The disco genre, he said, was a way to “insert a little bit of queerness” into the cookbook.
“When I think about the disco era, I think about indulgence,” Castillo said. “And for me, that’s what these desserts are: they’re a way for me to indulge and for me to just feel some euphoria for a second or two.”
Plus, music has been an integral part of his baking process.
During the virtual classes he offered while under quarantine, Castillo found himself cooking to disco music. Kylie Minogue’s 2020 “Disco” album is one of his favorites.
“My mom always has music when she’s cleaning or she’s cooking and I’m the same way,” he said.
For fellow Fresno baker Nathalie Jahanabani, founder of Palo Verde Bakery, Castillo’s latest books evokes “nostalgia” for the era of glamor shots of the late 1990s to early 2000s.
“A lot of cookbooks I’ve encountered have more of a muted color tone,” she said. With “Chicano Bakes,” it “feels like I’ve got a wonderful pastry disco.”
Inspirations from Mexico’s coast to Fresno State
Long before writing cookbooks, Castillo was exposed to Mexican culinary traditions during childhood visits to his grandparents’ home in the Mexican state of Colima.
Castillo said his grandparents are his “biggest inspiration:” his maternal grandfather mined sea salt on the coast of Colima, ran a taco cart, and raised cows. His grandmother runs a makeshift restaurant in the family backyard, whipping up local favorites such as fried potato tacos, birria, and pozole.
Attending Humboldt State University in northern California—a school hundreds of miles away from his hometown of Santa Ana—was an experience that prompted Castillo to start cooking more seriously because his favorite Mexican comfort foods weren’t locally.
“It was like a 13 hour drive” to visit his parents in Orange County, said Green, Castillo’s then-boyfriend and now husband. It wasn’t possible to “just take a day trip and get food.”
Castillo gradually started documenting recipes and even dabbled in food writing at his college newspaper, El Leñador. After graduating, he worked for a national nonprofit – a time in which he said he “hated” his life and was forced to find enjoyment elsewhere.
Frustrated with his work, Castillo recalls that Green encouraged him to start his Chicano Eats food blog. Back then, Green said, the blogging world was dominated by “mostly white, middle-aged women.”

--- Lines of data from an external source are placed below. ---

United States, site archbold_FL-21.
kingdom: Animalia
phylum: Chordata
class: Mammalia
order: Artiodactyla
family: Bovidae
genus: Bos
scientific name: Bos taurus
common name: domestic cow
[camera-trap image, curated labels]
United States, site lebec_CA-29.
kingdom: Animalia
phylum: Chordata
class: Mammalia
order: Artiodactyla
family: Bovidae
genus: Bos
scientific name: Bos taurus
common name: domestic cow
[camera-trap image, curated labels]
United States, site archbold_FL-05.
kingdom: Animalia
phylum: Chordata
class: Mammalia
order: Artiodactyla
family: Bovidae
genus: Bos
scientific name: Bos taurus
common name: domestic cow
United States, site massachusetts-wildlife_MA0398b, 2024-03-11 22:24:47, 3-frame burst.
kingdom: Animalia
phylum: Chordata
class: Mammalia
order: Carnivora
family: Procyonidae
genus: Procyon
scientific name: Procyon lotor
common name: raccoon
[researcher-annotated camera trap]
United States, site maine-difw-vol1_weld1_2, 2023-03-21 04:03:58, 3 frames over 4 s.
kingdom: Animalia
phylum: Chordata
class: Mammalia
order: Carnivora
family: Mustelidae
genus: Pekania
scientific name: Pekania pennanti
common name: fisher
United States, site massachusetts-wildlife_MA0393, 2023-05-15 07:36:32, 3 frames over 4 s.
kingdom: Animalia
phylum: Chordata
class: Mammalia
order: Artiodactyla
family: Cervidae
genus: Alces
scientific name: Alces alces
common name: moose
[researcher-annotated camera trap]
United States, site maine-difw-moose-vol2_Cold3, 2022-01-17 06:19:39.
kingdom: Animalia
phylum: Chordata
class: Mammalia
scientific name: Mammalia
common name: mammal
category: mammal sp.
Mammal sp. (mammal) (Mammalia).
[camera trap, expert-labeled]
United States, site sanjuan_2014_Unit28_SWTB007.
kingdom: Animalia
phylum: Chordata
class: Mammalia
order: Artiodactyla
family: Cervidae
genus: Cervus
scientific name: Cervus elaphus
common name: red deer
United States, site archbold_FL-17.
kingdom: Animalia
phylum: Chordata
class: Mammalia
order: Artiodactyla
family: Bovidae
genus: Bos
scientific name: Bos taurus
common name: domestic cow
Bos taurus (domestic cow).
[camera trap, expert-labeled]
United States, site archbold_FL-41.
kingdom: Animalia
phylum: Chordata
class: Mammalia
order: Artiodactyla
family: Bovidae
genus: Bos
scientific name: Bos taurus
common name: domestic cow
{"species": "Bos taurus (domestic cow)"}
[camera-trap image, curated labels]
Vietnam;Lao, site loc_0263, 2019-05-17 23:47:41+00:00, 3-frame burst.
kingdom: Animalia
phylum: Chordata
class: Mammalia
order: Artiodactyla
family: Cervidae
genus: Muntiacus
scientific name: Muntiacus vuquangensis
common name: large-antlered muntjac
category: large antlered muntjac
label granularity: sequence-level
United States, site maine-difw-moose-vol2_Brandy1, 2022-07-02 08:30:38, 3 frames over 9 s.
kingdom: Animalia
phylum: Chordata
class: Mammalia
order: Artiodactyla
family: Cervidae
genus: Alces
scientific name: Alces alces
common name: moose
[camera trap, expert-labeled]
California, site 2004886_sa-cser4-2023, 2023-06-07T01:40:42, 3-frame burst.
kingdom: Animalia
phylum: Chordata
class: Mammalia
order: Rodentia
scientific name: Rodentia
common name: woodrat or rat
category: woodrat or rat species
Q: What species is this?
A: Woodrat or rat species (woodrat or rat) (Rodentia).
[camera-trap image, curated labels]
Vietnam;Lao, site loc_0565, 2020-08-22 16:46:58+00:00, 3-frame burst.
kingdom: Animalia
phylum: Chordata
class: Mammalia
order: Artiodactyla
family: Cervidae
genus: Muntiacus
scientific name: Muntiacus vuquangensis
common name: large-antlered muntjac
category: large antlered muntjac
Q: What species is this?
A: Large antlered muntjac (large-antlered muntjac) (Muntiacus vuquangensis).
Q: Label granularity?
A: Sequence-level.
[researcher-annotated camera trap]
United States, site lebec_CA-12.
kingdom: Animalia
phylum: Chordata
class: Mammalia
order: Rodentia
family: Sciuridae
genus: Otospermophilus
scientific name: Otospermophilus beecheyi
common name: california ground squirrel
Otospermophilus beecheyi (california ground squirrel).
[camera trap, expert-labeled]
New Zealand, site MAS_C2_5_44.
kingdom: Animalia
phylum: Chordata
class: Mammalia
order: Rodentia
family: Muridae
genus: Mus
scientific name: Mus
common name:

These days, Castillo is busy promoting his books, running online classes, and collaborating with brands on his Instagram, where he’s amassed 105,000 followers and counting.
He also finds culinary inspiration locally: ever since moving to Fresno in late 2019, Castillo said he enjoys using Fresno State’s sweet corn for his pan de elote recipe. Castillo and Green moved to Fresno in search of an affordable area to buy a home. Plus, he already knew the area: Castillo attended a few semesters at Fresno State and Green is originally from the nearby Madera County community of Coarsegold.
Ultimately, Castillo said, he hopes his work can help amateur home bakers approach Mexican dishes and learn more about his culture along the way.
He’s filling an important role in the food writing and blogging world, Green said.
“For someone that’s not only brown and Chicano, but also queer,” said Green, “I think is a really great sort of perspective to have on food.”
For those interested in guided support in the kitchen, Castillo will host a number of virtual tamale making classes in early December.